The main plaintiff in the case Lieu v. FEC, is Ted Lieu, a Democratic congressman from California.

"I'm extremely skeptical that the court would take this case (because a majority would agree with the D.C. Circuit in SpeechNow was right that the limits on contributions to super PACs are unconstitutional)," professor Richard Hasen of the University of California at Irvine wrote in his Election Law blog. "And if the Court took the case, I believe it would only make campaign finance law even more deregulatory."

Although it may appear quixotic, the appeal has drawn a strong cast including four senators on the Judiciary Committee — Patrick Leahy of Vermont, Richard Blumenthal of Connecticut, Sheldon Whitehouse of Rhode Island and Mazie Hirono of Hawaii — and fellow Democrats Tom Udall of New Mexico and Chris Van Hollen of Maryland.

"A tsunami of special interest money is drowning out Americans' voices and corrupting our democracy," Whitehouse said. "At the center of the tidal wave are Super PACs through which corporations and billionaires run unlimited money to push their political agendas."

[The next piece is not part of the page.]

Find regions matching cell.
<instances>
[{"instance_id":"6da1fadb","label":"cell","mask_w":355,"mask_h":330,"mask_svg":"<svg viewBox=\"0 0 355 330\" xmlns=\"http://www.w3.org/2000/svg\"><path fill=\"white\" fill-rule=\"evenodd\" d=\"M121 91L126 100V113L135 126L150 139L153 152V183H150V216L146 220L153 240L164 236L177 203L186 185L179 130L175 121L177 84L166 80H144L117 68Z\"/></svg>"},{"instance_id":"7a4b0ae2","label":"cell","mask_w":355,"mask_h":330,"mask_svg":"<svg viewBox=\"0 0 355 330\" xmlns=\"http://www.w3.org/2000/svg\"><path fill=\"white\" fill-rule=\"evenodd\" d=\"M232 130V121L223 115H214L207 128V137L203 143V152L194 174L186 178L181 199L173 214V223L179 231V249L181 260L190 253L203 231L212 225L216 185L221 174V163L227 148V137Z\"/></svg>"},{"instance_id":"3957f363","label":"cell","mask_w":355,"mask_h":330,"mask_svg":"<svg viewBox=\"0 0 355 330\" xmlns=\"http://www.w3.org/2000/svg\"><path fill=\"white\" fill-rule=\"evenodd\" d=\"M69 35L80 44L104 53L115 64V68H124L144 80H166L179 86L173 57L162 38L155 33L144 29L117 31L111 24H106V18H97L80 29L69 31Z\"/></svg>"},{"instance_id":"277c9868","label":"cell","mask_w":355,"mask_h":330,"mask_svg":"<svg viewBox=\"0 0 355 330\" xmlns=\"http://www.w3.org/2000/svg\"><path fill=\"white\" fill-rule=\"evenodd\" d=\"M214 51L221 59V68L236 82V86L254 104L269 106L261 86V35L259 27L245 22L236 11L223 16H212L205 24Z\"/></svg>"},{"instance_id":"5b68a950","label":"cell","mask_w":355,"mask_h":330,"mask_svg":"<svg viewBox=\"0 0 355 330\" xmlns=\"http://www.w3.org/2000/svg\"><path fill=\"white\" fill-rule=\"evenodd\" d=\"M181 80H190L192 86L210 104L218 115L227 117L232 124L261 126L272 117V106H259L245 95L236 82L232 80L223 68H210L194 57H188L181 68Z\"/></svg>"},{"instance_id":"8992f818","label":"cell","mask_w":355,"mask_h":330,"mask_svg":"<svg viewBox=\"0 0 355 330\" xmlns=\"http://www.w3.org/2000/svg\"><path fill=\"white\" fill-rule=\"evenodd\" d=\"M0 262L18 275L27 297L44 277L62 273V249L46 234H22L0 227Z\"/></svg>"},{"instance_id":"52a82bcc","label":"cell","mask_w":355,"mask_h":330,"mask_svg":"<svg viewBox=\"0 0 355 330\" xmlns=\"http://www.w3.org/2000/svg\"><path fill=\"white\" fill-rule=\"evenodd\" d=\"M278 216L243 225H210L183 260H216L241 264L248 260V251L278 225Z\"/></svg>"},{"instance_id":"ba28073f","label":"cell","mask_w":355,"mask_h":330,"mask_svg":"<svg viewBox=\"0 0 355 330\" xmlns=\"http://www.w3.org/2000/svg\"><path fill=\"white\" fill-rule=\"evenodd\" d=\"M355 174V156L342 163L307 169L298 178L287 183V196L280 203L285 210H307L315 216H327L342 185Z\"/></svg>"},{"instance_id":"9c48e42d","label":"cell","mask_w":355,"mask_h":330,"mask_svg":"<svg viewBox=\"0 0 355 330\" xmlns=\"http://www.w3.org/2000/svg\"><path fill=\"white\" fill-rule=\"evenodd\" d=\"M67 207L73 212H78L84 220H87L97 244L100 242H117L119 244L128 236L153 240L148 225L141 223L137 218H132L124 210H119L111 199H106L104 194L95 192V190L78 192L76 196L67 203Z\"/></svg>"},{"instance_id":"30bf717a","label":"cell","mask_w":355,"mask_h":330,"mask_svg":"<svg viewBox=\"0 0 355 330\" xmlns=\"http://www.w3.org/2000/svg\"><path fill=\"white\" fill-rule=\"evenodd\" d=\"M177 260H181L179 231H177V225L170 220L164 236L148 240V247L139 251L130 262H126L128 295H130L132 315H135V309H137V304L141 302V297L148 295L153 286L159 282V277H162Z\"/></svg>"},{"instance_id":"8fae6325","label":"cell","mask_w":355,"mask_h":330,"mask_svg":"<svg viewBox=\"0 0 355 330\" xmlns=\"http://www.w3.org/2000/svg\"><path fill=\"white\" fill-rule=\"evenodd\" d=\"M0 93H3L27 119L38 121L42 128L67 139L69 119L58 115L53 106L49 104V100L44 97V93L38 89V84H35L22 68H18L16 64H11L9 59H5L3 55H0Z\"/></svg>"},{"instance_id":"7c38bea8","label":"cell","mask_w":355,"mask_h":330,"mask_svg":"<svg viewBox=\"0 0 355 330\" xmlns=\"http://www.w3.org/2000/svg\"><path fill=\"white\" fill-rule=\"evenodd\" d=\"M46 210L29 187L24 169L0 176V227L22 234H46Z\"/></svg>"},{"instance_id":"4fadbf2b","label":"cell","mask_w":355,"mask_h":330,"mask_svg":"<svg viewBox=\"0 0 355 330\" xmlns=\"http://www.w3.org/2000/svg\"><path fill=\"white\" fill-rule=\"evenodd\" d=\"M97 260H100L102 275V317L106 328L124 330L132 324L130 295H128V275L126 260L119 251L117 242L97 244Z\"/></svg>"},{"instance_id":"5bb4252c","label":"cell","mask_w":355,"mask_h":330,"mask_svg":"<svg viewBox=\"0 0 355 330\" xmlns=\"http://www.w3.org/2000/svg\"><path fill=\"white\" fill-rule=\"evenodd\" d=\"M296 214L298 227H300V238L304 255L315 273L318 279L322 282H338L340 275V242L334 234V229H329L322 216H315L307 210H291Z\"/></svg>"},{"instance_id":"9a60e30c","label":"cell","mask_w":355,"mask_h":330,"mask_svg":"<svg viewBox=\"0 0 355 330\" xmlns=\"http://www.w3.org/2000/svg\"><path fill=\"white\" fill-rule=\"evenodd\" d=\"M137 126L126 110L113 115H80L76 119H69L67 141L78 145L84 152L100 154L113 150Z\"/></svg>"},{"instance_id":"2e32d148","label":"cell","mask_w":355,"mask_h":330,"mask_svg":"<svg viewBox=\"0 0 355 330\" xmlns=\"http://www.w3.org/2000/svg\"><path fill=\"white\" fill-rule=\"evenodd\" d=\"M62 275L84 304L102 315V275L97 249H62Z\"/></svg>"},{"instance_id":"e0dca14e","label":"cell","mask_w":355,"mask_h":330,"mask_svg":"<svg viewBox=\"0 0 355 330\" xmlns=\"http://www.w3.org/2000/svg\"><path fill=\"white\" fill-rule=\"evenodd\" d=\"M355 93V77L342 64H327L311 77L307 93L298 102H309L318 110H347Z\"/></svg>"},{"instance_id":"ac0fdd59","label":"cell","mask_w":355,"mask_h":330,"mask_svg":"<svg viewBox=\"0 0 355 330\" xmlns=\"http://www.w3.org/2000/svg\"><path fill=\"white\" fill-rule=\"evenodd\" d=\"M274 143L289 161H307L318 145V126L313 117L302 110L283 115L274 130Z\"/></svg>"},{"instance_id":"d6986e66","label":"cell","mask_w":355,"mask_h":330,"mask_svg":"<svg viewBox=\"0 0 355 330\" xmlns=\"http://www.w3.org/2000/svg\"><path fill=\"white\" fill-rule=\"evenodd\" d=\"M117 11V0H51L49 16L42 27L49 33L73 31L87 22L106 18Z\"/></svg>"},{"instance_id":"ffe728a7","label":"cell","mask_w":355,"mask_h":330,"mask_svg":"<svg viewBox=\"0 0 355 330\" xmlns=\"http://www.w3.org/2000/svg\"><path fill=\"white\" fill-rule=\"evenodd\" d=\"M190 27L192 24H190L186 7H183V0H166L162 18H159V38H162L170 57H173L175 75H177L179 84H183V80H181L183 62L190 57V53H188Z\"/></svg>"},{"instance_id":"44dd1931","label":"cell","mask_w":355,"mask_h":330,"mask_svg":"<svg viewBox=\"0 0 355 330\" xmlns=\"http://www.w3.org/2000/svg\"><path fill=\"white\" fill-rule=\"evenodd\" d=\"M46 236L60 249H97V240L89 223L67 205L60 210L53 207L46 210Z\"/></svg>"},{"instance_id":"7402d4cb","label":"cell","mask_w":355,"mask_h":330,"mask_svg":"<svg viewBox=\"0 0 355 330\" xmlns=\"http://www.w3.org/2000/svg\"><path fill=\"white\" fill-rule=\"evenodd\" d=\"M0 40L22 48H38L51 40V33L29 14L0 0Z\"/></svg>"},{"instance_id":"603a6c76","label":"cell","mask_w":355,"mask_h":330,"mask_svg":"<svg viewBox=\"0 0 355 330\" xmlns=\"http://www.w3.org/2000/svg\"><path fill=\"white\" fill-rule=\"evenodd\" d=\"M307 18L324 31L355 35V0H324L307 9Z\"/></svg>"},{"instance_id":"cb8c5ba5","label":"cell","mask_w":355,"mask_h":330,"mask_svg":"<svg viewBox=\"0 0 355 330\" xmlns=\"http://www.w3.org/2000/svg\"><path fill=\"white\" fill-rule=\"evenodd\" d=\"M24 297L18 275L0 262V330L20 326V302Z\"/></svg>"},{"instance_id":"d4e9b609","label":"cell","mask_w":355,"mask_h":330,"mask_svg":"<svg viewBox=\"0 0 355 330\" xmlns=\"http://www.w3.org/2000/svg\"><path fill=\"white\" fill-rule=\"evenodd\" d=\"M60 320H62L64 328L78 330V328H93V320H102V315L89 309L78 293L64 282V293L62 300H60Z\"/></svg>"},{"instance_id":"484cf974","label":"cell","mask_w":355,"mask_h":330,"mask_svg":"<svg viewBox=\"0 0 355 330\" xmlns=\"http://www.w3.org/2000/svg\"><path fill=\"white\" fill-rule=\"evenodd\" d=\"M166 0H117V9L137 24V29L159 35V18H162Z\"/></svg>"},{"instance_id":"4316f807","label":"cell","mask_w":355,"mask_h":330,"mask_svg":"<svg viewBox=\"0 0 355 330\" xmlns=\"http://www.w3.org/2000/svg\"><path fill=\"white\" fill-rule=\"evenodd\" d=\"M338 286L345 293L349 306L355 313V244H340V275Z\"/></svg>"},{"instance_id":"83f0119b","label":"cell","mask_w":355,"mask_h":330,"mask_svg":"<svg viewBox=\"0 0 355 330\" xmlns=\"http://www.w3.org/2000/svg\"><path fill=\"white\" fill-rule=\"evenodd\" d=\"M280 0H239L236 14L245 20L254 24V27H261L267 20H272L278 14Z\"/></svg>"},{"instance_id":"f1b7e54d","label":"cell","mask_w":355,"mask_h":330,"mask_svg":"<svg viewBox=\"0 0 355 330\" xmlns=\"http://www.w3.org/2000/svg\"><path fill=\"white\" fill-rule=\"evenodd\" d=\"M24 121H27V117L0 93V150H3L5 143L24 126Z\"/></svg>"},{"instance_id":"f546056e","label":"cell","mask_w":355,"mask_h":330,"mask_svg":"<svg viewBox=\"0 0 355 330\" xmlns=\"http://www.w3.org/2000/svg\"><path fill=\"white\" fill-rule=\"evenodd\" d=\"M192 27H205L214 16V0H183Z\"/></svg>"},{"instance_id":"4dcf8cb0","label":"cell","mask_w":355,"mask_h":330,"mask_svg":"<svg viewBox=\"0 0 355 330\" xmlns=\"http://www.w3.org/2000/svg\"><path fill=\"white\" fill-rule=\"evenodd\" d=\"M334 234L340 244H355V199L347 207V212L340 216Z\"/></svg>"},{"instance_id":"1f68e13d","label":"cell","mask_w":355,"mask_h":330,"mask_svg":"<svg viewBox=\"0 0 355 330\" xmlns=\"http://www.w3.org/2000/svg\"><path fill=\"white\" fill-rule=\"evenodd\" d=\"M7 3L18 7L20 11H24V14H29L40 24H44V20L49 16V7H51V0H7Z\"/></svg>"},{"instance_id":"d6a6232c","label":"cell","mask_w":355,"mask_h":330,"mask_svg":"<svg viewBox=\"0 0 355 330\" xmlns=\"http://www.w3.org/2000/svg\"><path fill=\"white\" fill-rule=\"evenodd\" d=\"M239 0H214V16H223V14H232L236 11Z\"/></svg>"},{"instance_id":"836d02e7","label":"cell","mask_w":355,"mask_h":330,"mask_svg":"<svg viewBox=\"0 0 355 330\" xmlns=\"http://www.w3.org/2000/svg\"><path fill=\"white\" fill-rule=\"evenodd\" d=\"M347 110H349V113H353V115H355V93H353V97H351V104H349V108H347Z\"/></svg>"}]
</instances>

Of the 16 states that are part of the appeal, 10 have both governors and legislatures that are Democratic: Colorado, Connecticut, Delaware, Hawaii, Illinois, Maine, New Mexico, Rhode Island, Virginia, Washington. The rest have divided governments: Maryland, Massachusetts, Michigan, Minnesota, Pennsylvania and Vermont.

Other parties supporting the efforts include nine election law scholars, seven political scientists, three academic researchers and a former FEC commissioner.